Working data: Begin

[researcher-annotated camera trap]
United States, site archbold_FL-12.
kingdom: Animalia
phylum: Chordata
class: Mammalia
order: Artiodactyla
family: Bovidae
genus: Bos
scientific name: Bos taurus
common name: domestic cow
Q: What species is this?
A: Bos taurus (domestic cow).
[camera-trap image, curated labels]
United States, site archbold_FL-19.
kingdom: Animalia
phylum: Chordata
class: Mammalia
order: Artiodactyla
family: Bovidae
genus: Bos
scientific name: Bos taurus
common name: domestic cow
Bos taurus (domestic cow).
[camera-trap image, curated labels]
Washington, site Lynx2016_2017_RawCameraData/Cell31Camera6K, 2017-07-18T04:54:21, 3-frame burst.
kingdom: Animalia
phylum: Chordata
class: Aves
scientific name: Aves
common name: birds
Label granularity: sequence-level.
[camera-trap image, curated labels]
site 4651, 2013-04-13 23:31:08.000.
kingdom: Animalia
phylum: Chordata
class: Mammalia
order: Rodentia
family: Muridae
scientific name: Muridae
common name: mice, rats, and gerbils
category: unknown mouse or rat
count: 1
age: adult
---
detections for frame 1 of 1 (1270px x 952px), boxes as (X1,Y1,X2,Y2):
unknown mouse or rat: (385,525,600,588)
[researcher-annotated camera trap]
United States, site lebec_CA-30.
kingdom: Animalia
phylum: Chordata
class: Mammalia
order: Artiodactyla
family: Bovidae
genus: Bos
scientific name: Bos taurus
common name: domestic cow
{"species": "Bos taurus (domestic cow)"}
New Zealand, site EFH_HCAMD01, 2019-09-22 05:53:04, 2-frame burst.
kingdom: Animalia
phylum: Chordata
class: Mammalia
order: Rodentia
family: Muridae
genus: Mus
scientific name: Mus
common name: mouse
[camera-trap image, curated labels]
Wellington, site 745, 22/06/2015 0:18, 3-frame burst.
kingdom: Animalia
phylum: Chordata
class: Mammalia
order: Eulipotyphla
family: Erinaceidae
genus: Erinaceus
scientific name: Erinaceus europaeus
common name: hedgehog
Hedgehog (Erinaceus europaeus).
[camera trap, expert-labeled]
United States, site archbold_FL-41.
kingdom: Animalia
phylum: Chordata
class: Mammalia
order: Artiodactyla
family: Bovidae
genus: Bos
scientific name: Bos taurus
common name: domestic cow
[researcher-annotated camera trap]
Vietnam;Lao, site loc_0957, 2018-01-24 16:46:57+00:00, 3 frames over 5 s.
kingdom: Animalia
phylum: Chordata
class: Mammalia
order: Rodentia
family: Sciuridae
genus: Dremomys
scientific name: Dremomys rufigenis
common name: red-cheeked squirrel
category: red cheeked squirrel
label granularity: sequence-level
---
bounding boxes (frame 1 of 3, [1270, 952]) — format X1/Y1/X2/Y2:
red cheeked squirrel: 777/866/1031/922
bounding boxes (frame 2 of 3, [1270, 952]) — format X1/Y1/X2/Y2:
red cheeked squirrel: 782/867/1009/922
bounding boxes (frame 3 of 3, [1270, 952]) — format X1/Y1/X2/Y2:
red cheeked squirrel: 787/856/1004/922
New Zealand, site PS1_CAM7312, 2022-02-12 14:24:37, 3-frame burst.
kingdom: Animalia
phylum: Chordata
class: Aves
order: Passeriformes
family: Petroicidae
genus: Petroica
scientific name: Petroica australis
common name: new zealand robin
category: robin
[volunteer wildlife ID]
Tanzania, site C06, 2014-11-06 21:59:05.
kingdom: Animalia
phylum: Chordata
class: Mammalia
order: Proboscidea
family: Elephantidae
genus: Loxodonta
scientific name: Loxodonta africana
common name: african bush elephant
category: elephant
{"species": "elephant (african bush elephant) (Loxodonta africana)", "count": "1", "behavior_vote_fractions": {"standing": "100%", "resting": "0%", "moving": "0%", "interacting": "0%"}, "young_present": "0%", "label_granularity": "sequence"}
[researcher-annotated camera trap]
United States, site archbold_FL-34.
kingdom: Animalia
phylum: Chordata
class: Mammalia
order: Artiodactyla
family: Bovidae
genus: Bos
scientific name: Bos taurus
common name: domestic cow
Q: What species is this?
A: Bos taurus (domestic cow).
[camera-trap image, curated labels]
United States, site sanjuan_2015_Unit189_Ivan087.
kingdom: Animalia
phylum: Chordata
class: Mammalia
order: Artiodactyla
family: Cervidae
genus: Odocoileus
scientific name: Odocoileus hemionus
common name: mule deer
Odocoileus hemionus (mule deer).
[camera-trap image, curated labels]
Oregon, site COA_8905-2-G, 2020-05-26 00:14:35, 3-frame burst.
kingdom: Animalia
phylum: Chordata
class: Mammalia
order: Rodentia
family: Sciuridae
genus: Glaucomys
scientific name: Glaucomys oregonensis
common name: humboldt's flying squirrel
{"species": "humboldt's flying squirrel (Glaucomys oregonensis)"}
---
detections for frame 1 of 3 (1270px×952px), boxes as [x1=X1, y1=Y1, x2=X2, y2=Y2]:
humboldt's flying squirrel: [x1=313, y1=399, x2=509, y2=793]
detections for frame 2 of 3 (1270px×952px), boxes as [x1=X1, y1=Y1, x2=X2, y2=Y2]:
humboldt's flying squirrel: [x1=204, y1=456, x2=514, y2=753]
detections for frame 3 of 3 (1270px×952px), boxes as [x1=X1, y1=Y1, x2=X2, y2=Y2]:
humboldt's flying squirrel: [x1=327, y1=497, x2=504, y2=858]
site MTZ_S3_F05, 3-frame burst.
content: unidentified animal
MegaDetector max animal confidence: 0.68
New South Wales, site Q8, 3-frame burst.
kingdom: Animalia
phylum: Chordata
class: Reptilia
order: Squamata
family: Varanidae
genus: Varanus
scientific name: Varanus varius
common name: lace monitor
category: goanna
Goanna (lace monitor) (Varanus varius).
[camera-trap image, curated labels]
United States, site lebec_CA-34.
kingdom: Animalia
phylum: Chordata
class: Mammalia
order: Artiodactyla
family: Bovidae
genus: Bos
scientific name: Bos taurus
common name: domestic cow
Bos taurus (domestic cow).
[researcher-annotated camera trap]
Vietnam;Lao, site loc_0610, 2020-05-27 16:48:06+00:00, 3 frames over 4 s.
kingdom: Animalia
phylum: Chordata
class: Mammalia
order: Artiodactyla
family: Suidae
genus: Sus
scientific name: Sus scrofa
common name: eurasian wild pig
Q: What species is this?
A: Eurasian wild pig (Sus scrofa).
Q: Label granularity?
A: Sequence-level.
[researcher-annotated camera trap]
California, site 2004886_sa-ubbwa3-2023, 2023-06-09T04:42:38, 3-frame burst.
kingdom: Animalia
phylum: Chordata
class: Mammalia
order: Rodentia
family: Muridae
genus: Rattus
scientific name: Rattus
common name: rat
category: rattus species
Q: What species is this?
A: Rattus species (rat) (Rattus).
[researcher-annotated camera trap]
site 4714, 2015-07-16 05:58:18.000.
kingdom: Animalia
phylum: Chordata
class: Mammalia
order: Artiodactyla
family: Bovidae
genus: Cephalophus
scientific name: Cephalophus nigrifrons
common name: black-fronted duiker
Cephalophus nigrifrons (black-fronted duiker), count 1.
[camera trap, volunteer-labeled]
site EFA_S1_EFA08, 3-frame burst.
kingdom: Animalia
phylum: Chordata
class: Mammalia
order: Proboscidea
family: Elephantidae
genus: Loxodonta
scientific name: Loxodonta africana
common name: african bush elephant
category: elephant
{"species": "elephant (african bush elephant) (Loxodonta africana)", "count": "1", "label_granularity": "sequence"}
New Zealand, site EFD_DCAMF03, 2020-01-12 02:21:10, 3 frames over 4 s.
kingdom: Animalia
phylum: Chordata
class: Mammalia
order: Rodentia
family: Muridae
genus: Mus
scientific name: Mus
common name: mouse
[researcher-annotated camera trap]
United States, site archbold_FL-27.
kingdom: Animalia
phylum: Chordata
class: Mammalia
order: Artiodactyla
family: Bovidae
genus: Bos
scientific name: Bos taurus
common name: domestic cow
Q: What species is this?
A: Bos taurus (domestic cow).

Working data: End

Activity.
Once the line with "New Zealand, site EFH_HCAMD01, 2019-09-22" is found in the records above, print exactly that line and every line after it through the line with "[camera trap, expert-labeled]".

Task response.
New Zealand, site EFH_HCAMD01, 2019-09-22 05:53:04, 2-frame burst.
kingdom: Animalia
phylum: Chordata
class: Mammalia
order: Rodentia
family: Muridae
genus: Mus
scientific name: Mus
common name: mouse
[camera-trap image, curated labels]
Wellington, site 745, 22/06/2015 0:18, 3-frame burst.
kingdom: Animalia
phylum: Chordata
class: Mammalia
order: Eulipotyphla
family: Erinaceidae
genus: Erinaceus
scientific name: Erinaceus europaeus
common name: hedgehog
Hedgehog (Erinaceus europaeus).
[camera trap, expert-labeled]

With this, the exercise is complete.